Prioritizing Perception-Guided Self-Supervision: A New Paradigm for Causal Modeling in End-to-End Autonomous Driving¶

Conference: NeurIPS 2025 arXiv: 2511.08214 Code: Available Area: Autonomous Driving / End-to-End Decision Making Keywords: Causal Confusion, Self-Supervised Learning, End-to-End Driving, Perception-Guided, Closed-Loop Evaluation

TL;DR¶

This work addresses causal confusion in end-to-end autonomous driving by leveraging perception outputs (lane centerlines, agent trajectories) and self-supervised learning to establish causal relationships, achieving state-of-the-art performance on the Bench2Drive closed-loop benchmark (Driving Score 78.08).

Background & Motivation¶

Background: End-to-end autonomous driving systems perform well in open-loop evaluations but suffer significant performance degradation in closed-loop settings.

Limitations of Prior Work: Causal confusion is the root cause—models fail to associate driving behavior with primary environmental factors and instead learn spurious correlations from noisy signals. Existing approaches focus primarily on input noise (e.g., sensor noise) while neglecting noise inherent in the supervision signal itself.

Key Challenge: The imitation learning paradigm over-relies on expert trajectories, which themselves contain substantial noise arising from driving style, temporal delays, and control errors.

Key Insight: Rather than designing complex network architectures, this work proposes changing the source of the supervision signal—shifting from dependence on expert trajectories to reliance on perception outputs (lane centerlines and agent trajectories) to guide planning.
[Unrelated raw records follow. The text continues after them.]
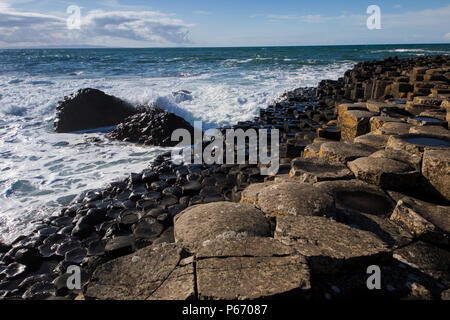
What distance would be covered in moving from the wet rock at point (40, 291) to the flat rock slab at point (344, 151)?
296cm

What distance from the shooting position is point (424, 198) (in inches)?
99.9

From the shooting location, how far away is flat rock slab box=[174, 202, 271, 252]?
76.4 inches

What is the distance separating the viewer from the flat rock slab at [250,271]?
1.43 m

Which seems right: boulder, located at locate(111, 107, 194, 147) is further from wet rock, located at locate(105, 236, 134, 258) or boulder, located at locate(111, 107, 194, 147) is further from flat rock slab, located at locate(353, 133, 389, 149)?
flat rock slab, located at locate(353, 133, 389, 149)

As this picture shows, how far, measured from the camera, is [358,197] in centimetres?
257

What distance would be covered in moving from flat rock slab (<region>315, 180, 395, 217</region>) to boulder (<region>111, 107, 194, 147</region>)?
15.8 ft

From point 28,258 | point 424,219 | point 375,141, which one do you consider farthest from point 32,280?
point 375,141

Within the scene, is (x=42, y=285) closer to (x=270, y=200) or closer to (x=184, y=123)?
(x=270, y=200)

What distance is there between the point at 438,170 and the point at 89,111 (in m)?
9.00

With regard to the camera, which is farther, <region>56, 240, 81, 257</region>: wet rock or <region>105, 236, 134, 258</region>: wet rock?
<region>56, 240, 81, 257</region>: wet rock

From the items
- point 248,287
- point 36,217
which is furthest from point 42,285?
point 248,287

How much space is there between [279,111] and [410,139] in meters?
6.25

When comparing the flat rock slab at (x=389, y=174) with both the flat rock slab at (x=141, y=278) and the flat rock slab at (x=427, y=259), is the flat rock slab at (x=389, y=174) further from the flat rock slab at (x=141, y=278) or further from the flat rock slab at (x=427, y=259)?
the flat rock slab at (x=141, y=278)

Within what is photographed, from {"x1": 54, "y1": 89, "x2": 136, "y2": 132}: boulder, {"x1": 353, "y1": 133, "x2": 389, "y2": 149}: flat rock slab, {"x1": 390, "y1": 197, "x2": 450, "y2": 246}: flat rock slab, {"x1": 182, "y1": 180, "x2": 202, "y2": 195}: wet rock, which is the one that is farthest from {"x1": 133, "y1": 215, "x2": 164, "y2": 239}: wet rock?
{"x1": 54, "y1": 89, "x2": 136, "y2": 132}: boulder
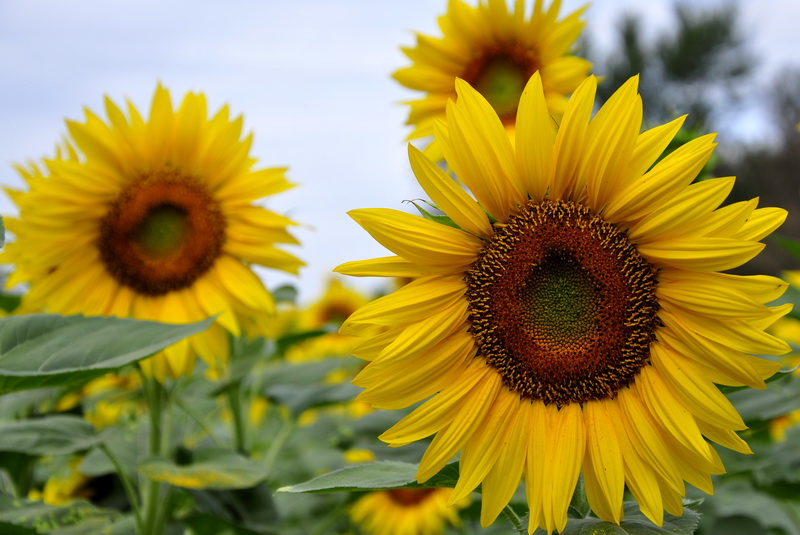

Core Idea: Positive constraints (MTPS/STPS) ensure correct fundamental driving behavior + negative constraints (NTPS) reinforce safe interaction = a complete causal reasoning framework.

Method¶

Overall Architecture¶

PGS (Perception-Guided Self-Supervision) is built upon a standard end-to-end architecture, comprising a perception module (outputting lane centerlines and future trajectories of dynamic objects), a unified motion prediction and planning module, and a three-level self-supervision mechanism (MTPS, STPS, NTPS).

Key Designs¶

Multi-modal Trajectory Planning Self-supervision MTPS (Target Lane Selection)
- Function: Reformulates multi-modal driving decisions as a lane selection problem.
- Mechanism: From all lane centerlines produced by the perception module, a geometric filter selects three ego-relevant lanes (current, left, right); an MLP predicts a selection score for each lane (softmax-normalized).
- Design Motivation: Lane information inherently encodes all feasible lateral choices; the supervision signal is derived from the distance between the expert trajectory endpoint and each candidate lane, thereby eliminating interference from expert driving style.
Spatial Trajectory Planning Self-supervision STPS (Lane Centerline-Based)
- Function: Uses lane centerlines as a purely spatial reference to replace expert trajectories that carry temporal noise.
- Mechanism: For each point of the expert trajectory, the nearest point on the target lane centerline is found; points within distance \(\leq w\) are replaced by the centerline point, while others are retained.
- Design Motivation: Lane centerlines naturally connect lane entry and exit, avoiding lane deviation caused by accumulated errors.
Negative Trajectory Planning Self-supervision NTPS (Dynamic Object Interaction)
- Function: Uses predicted future bounding boxes as negative signals to enforce collision-free ego trajectories.
- Mechanism: Collisions are detected via the Separating Axis Theorem (SAT); a distance margin is computed at collision timestamps and maximized via \(\max(0, \beta - \|Traj_{ego}^t - Traj_{obj}^t\|_2)\).
- Design Motivation: Positive supervision specifies what the model should do; negative supervision specifies what it should not do.

Loss & Training¶

\[L'_{total} = L_{total} + w_{MTPS} L_{MTPS} + w_{STPS} L_{STPS} + w_{NTPS} L_{NTPS}\]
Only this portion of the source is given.